A man sees a poor, tired dog tied up and forced to trot behind a peasant’s horse-drawn carriage. He attempts to convince the peasant to put the dog in the empty carriage, but he is rebuffed with “Only people ride in the carriage.” To save the exhausted dog, the man buys him from the peasant, and as he walks off, the camera pans around to find another carriage riding by the opposite direction with an equally exhausted dog tethered to the back. In that single blackly comic, yet profoundly sad scene, which really has nothing to do with the story, Luis Buñuel movingly and efficiently summarizes his view of the cycle of human cruelty and the near impossibility of doing anything about it.
This brilliant sequence takes place in one of the controversial movies of Bunuel, Viridiana. Director Luis Bunuel returned to Spain for the first time since 1938 to make this film. Spain’s fascist dictator General Francisco Franco invited him to return and make a film on his own terms. But, upon its release the film was not only banned in Spain (a ban that lasted till the '70s after the fall of Franco's regime) but it was also fully denounced by the Vatican for being inappropriate and blatantly anti-Catholic. Not surprisingly, Viridiana went on to win the Palm d'Or at the Cannes Film Festival.

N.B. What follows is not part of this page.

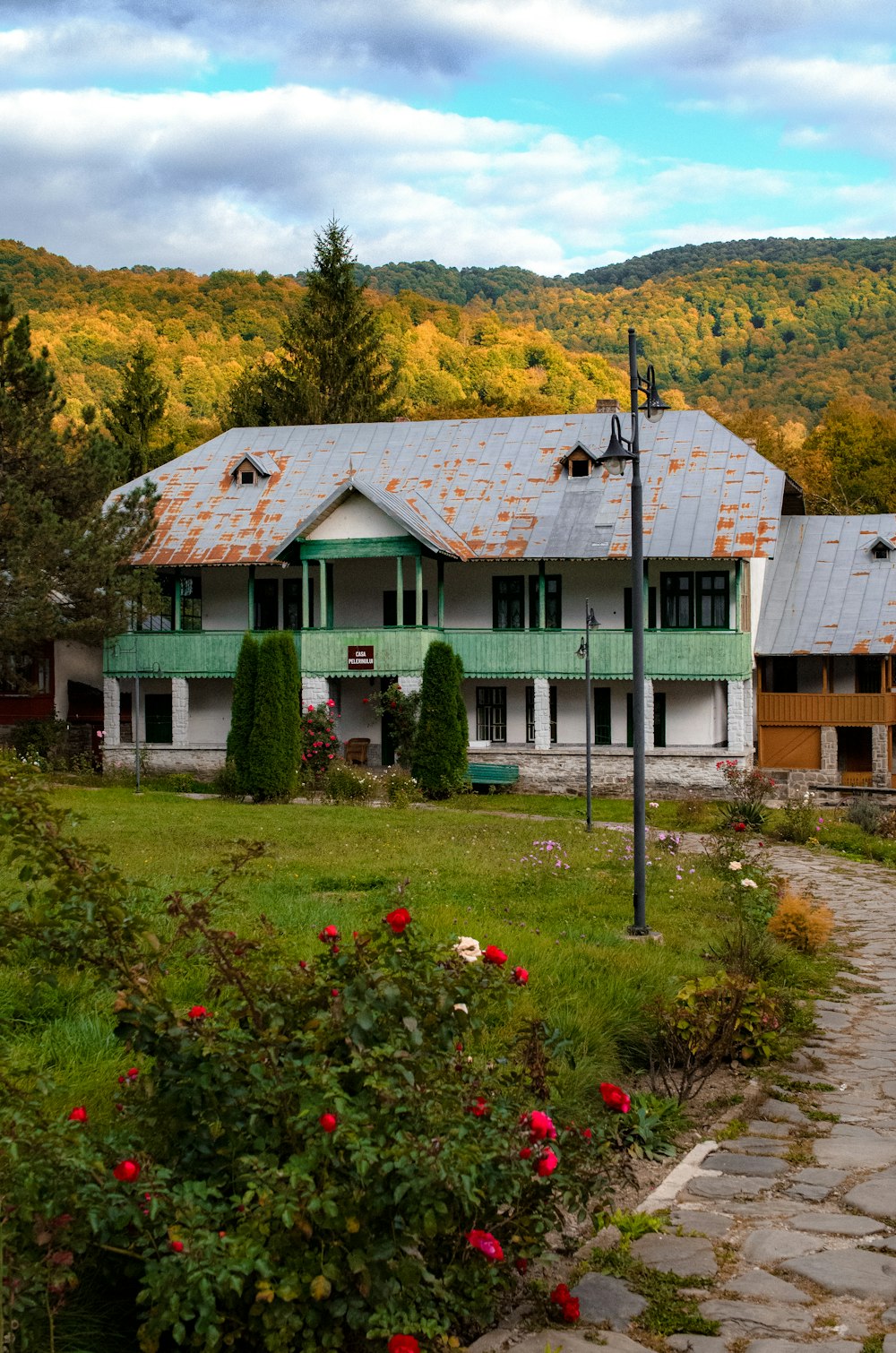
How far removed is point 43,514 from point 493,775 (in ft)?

In Viridiana, an outraged Buñuel doesn't so much attack a saint's good intentions as much as her naivete and unwillingness to realize that the world is incapable of appreciating them.
PlotJust before taking her vows, pious Viridiana (Silvia Pinal) is summoned to the home of her wealthy uncle, Don Jaime (Fernando Rey). Viridiana doesn't know him well and begs her mother superior to allow her to stay at the convert, but is reminded that her ailing uncle has been her benefactor and that this will be the last opportunity to visit him. She learns not only that Don Jaime's wife died on their wedding night, but, weirdly enough, she reminds him of her.

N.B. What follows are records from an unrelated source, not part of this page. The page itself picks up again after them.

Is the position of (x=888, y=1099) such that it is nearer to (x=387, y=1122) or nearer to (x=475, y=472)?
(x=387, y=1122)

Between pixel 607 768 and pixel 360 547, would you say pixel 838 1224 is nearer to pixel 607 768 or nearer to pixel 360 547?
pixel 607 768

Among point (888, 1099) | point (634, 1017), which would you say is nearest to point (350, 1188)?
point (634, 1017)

Don Jaime pesters Viridiana to stay at his estate, forces her to dress in his deceased wife's wedding dress, drugs her with the help of his loyal maid, Ramona and attempts to rape her before he's wracked with shame and backs away. His shame ultimately sends the lust-crazed Don Jaime up a tree and down a rope, but it also sends Viridiana into a spin of guilt.
She decides to remain at the estate, to take in the village poor and tend to their comforts. Meanwhile, Don Jamie's illegitimate son, Jorge (Francisco Rabal) shows up, having inherited the property. Despite all her best intentions, the rowdy vagabonds resist her influences, taking food and shelter, but refusing to “improve” themselves through work and commitment.

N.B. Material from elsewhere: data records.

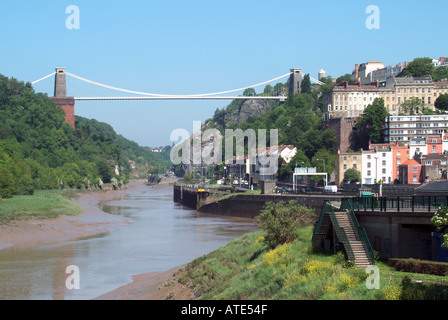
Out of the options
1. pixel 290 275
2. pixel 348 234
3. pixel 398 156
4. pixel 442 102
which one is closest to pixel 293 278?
pixel 290 275

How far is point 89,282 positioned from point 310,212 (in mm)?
10466

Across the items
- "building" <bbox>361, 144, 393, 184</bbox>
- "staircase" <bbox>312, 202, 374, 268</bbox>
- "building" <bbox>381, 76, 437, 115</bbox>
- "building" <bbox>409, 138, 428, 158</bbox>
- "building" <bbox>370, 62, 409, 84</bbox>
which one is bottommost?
"staircase" <bbox>312, 202, 374, 268</bbox>

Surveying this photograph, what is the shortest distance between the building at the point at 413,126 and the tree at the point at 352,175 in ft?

AnalysisIt's hard to describe the genius of Bunuel in writing. He has a distinctive style, unlike any other filmmaker. His images are always dreamlike, and they flow with a dream logic, abandoning a story line at any moment for a new one, like the dog sequence. Buñuel ably calibrates his performances, between light and dark, so that we may swing from sympathy to revulsion even in a single scene. Buñuel's script, co-written with Julio Alejandro, masterfully wraps up the fate of a woman whose trust has been violated time and again.
Buñuel mistrusted social institutions, but who among us doesn't? Buñuel isn't interested in social institutions themselves, but in those human beings corralled by such institutions into large, unruly groups, and how quickly their conduct devolves into spasms of primal behavior. So does Buñuel despise human beings? The wisdom and humor at play in Viridiana, indicates otherwise. In spite of all their despicable yearnings, his characters all aspire to high ideals--whether they dwell in the street or in the manor.
Most read the film as essentially making fun of Viridiana’s efforts, noting that she has a naive view of the world that is bound to be crushed. In a sense this is true, but the film is also just as ruthless in its mockery of the beggars, a group that in most other films would be viewed as downtrodden victims of society. Viridiana isn't attacking a religious institution but its failure to truly and imaginatively connect with the people it seeks to help.
Viridiana is quintessential Buñuel: a perfect entryway to his work, and a example of his contradictory universe of the beautiful and the grotesque.